Cinjin gave her a strange look. “Why would he confide in me?” he asked. “I'm only a supply clerk.”
“Because you're both wolves,” the husky said with her hands on her hips. She looked at him as if her statement had been too obvious to mention.
“Do you think that matters to him?” Cinjin asked in a quiet whisper. “He doesn't even confide in his first officer, and they used to serve together.”
“Okay then, what were you two talking about?”
Cinjin was growing intimidated by her whispered interrogation. “He asked me about my mother,” he answered. “Nothing more.”
“Does he know your mother?” Crandall asked.
“You could say that,” the wolf replied. “He's married to her.”
Crandall looked at him in shock. “Then... that means....”
“Right,” Cinjin said with a shrug. “He's my father, but that doesn't give me any special privileges with him.

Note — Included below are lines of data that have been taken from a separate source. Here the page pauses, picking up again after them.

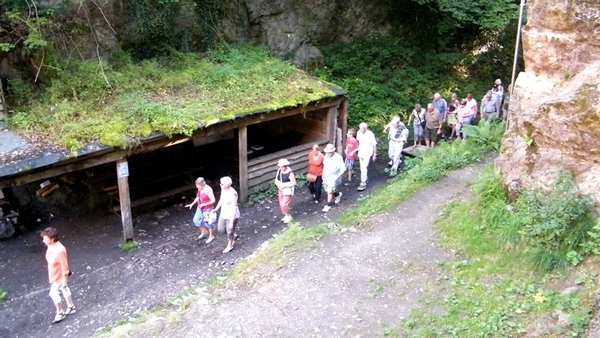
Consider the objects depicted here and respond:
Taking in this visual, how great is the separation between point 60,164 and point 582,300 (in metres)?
8.38

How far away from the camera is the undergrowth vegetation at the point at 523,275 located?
6320mm

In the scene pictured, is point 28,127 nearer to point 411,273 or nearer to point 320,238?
point 320,238

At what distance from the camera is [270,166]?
13.7m

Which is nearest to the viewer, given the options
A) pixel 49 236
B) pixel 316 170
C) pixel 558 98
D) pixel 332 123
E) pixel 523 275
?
pixel 523 275

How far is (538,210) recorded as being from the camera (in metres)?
7.41

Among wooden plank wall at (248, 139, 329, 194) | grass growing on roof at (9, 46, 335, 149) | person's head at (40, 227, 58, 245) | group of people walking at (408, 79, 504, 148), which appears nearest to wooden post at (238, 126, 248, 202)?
wooden plank wall at (248, 139, 329, 194)

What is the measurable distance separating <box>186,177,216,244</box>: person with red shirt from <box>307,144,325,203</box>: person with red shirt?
91.7 inches

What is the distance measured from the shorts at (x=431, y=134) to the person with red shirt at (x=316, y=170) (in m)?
4.16

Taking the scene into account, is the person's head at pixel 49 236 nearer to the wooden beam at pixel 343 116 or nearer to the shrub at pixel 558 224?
the shrub at pixel 558 224

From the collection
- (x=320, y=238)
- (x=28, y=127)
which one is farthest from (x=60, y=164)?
(x=320, y=238)

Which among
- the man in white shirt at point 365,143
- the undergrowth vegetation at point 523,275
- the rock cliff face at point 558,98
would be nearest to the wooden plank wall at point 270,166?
the man in white shirt at point 365,143

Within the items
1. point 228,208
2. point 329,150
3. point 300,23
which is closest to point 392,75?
point 300,23

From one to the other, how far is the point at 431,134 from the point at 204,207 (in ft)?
23.5

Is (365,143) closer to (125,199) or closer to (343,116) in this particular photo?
(343,116)
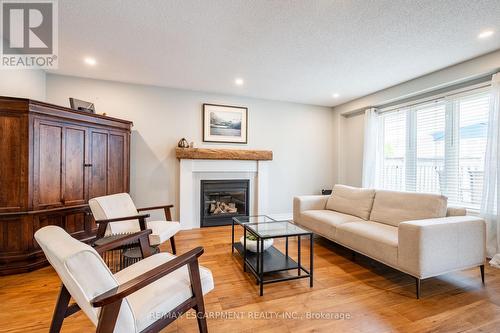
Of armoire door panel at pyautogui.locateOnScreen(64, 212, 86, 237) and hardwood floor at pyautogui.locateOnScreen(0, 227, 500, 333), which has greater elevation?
armoire door panel at pyautogui.locateOnScreen(64, 212, 86, 237)

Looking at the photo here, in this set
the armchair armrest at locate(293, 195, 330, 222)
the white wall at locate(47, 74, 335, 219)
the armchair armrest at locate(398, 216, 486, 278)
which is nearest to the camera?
the armchair armrest at locate(398, 216, 486, 278)

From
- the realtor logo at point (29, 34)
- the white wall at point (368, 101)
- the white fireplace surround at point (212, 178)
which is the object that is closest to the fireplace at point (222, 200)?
the white fireplace surround at point (212, 178)

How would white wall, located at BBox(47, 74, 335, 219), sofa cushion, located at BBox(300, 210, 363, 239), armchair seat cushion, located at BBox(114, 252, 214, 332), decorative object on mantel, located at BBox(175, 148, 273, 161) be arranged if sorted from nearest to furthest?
1. armchair seat cushion, located at BBox(114, 252, 214, 332)
2. sofa cushion, located at BBox(300, 210, 363, 239)
3. white wall, located at BBox(47, 74, 335, 219)
4. decorative object on mantel, located at BBox(175, 148, 273, 161)

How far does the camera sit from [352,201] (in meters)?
3.34

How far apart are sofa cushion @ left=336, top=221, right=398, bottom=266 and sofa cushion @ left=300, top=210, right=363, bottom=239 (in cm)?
13

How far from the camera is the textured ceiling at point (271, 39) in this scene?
78.7 inches

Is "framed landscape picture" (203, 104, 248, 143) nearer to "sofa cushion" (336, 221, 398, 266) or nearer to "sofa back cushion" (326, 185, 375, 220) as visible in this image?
"sofa back cushion" (326, 185, 375, 220)

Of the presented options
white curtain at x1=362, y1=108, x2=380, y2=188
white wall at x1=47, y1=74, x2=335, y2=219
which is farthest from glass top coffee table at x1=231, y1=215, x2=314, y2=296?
white curtain at x1=362, y1=108, x2=380, y2=188

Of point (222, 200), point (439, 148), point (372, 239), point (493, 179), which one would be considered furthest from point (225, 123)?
point (493, 179)

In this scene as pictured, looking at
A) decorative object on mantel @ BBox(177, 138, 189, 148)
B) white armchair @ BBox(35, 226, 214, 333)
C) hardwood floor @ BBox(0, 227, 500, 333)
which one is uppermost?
decorative object on mantel @ BBox(177, 138, 189, 148)

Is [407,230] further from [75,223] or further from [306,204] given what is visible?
[75,223]

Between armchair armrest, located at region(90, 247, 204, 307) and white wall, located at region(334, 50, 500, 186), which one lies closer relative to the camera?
armchair armrest, located at region(90, 247, 204, 307)

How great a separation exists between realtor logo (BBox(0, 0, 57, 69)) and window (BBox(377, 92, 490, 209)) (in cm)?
479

Listen, everyone else has gone downstairs. If we want to know what he has planned, I suggest we go down there and see for ourselves.”

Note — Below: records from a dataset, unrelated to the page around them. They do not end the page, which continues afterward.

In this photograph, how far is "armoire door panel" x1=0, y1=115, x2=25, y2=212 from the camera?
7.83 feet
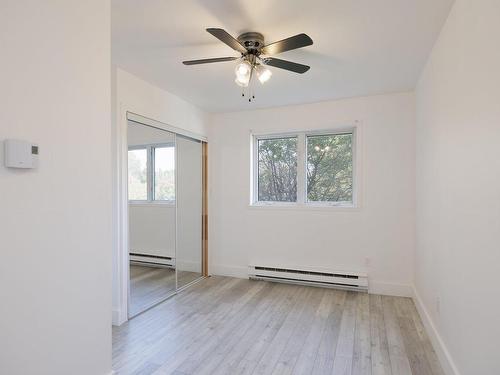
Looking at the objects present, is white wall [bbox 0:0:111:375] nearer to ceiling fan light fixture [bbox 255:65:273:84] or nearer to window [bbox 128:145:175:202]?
ceiling fan light fixture [bbox 255:65:273:84]

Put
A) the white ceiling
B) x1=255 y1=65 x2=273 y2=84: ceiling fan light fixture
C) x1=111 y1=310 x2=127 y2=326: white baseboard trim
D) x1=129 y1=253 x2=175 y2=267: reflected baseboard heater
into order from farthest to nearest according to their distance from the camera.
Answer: x1=129 y1=253 x2=175 y2=267: reflected baseboard heater < x1=111 y1=310 x2=127 y2=326: white baseboard trim < x1=255 y1=65 x2=273 y2=84: ceiling fan light fixture < the white ceiling

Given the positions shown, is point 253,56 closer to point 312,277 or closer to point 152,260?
point 152,260

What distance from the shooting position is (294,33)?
2209 mm

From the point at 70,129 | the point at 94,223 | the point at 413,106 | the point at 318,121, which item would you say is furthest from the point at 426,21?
the point at 94,223

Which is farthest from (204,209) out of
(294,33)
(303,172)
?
(294,33)

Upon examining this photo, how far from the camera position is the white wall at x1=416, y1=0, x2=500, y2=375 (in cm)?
137

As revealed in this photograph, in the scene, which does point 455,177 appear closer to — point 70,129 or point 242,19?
point 242,19

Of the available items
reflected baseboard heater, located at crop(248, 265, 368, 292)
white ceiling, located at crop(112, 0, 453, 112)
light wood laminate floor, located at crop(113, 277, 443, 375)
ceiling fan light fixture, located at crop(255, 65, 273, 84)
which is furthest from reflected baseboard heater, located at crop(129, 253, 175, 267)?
ceiling fan light fixture, located at crop(255, 65, 273, 84)

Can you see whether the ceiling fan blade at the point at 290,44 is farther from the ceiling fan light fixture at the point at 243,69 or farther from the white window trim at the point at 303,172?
the white window trim at the point at 303,172

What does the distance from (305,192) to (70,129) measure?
3.16m

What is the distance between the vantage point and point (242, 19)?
79.4 inches

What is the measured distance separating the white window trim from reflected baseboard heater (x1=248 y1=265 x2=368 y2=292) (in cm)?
86

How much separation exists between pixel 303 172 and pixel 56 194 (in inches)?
126

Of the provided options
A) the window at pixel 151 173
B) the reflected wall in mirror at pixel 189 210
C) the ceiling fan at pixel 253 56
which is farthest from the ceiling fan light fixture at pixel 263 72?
the reflected wall in mirror at pixel 189 210
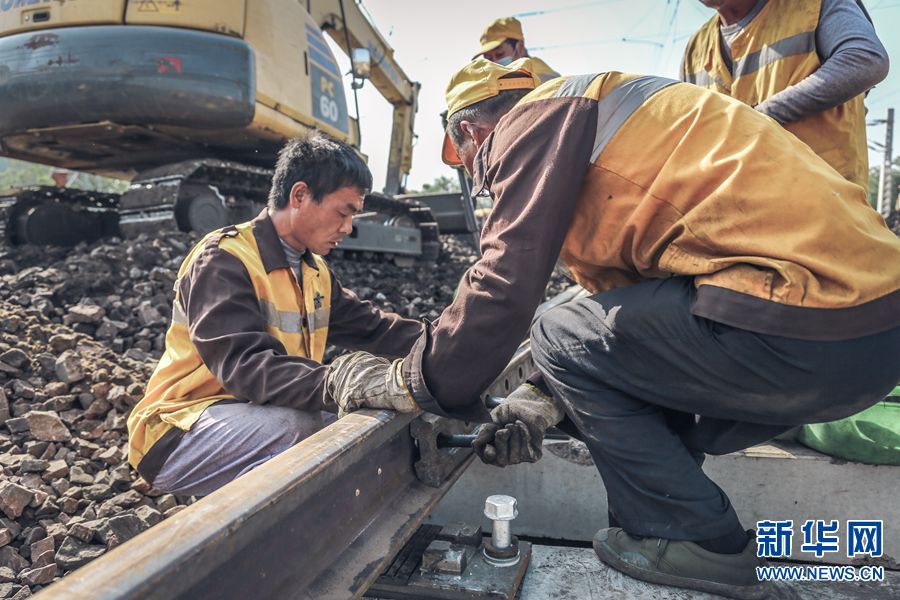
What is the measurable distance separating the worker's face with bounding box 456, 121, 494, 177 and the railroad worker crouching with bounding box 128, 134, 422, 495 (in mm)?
709

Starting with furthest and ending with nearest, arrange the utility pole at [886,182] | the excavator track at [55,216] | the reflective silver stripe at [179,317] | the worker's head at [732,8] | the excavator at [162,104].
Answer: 1. the utility pole at [886,182]
2. the excavator track at [55,216]
3. the excavator at [162,104]
4. the worker's head at [732,8]
5. the reflective silver stripe at [179,317]

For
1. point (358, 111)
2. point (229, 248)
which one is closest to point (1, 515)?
point (229, 248)

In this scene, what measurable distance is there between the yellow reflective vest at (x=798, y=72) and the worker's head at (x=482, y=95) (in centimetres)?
104

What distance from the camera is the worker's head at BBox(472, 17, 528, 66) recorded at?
498 cm

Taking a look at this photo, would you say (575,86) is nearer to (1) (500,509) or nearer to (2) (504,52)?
(1) (500,509)

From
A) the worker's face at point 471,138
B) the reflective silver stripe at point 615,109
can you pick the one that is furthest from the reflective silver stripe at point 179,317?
the reflective silver stripe at point 615,109

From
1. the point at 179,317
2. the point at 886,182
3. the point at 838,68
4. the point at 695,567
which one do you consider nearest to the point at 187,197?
the point at 179,317

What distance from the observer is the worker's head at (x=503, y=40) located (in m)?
4.98

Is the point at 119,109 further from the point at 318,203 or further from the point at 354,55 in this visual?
the point at 318,203

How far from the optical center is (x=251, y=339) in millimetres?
2061

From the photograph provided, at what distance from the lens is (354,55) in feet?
23.2

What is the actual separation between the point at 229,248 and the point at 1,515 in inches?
53.5

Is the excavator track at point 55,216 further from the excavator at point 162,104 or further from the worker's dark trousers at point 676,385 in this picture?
the worker's dark trousers at point 676,385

Crandall gave him a sour look, but nodded her head. “I suppose you're right.” Without another word, she stepped into the empty lift and beckoned him to join her.

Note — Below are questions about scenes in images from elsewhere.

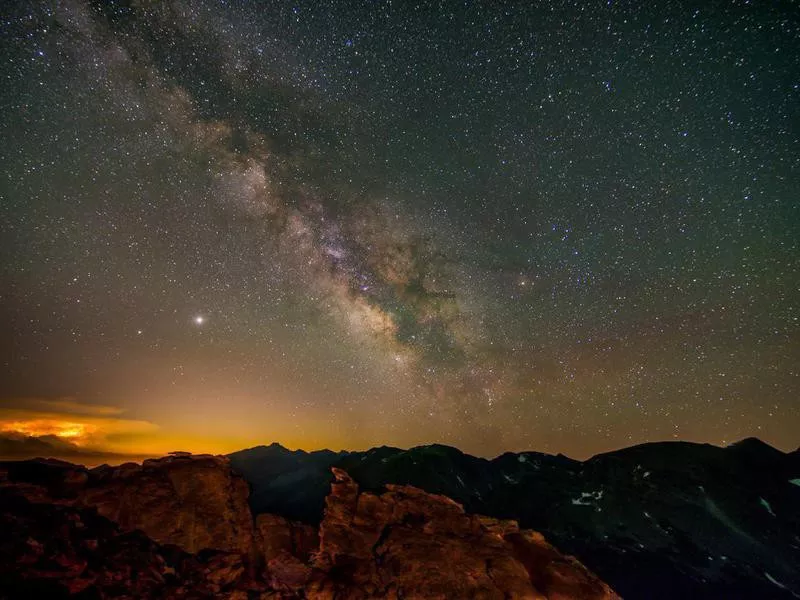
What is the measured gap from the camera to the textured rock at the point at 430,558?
101ft

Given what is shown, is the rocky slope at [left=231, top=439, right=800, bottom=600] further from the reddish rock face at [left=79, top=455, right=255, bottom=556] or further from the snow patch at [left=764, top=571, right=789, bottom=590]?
the reddish rock face at [left=79, top=455, right=255, bottom=556]

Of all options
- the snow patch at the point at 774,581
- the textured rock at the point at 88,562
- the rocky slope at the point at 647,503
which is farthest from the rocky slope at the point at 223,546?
Answer: the snow patch at the point at 774,581

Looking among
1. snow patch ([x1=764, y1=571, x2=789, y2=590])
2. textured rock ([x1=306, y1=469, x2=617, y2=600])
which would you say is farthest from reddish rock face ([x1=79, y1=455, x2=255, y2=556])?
snow patch ([x1=764, y1=571, x2=789, y2=590])

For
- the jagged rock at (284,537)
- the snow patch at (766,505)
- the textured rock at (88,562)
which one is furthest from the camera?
the snow patch at (766,505)

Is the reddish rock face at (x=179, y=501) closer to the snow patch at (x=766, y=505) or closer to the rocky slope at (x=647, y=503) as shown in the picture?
the rocky slope at (x=647, y=503)

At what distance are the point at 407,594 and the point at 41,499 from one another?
109ft

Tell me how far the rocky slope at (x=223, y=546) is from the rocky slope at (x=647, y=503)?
3463 cm

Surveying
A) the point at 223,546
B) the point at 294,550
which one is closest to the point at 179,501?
the point at 223,546

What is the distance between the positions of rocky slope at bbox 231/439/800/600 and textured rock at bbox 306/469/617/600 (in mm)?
32455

When they reached the cargo hold a few moments later, all crew members of the Hoenix were standing in a circle around the captain.
Thorne noted their arrival and then looked around. “Is that everyone?” he asked. Several more bodies arrived and Aramis saw Colfax give him a nod. Thorne turned and located Jason and Brian who were quietly whispering to one another.
“Mr. Talos,” he said in a voice that carried throughout the hold. “Please join me out here in the circle.”
Jason glanced around the assembled crew and then stepped out hesitantly toward the captain. He stopped a few paces away from the grey wolf, his tail down and ears lowered.
Thorne reached for his holster and pulled out the pistol. Jason looked alarmed and voices murmured throughout the crowd. Am I about to be publicly executed? the first officer thought to himself.
“Mr. Ringo!” Thorne said.
“Here, Cap'n,” called the beagle's voice. He walked out of the crowd and nervously wiped his hands on his cooking apron. When he neared the wolf, Aramis held the firearm out to him, handle-first.
“Hold this for me,” the captain said. “Let no one else touch it.”
“Aye, sir!” Ringo took the pistol in relief and then faded back into the crowd as all eyes watched the two wolves in the center arena.
“Mr. Talos doesn't accept my authority as captain of this ship and crew,” Thorne announced in a carrying voice. “Going against his word and his contract, he has challenged me for command.” The room had fallen completely silent, and Jason continued to look around nervously.
“Mutiny… is punishable by death,” Thorne continued. “However, I am aware there are a number of you who would also prefer either Mr. Talos or Mr. Colfax in command instead of me. The difference is that rather than acting upon the risk of a death sentence for mutiny, you have remembered your places under contract.”
Thorne looked around at the faces surrounding him and could see it in their eyes. “Under naval law established centuries ago, I would be within my right to execute Mr. Talos right now, but I am sure others would begin plotting my demise once his body hit the deck.” He turned and fixed his piercing stare at the black wolf.
“Before this vessel can function properly, there must be authority and order, so I am prepared to take on Mr. Talos' challenge right here and now for command of the Hoenix.” Whispers and murmurs broke out in the gathered crowd and Jason looked up in surprise at Thorne.
“This is between Mr. Talos and me,” Thorne said. “Nobody interferes, nobody interrupts… and nobody quits until one of us surrenders or is dead.” He spat the last word with particular venom, his steely gaze locked on his opponent.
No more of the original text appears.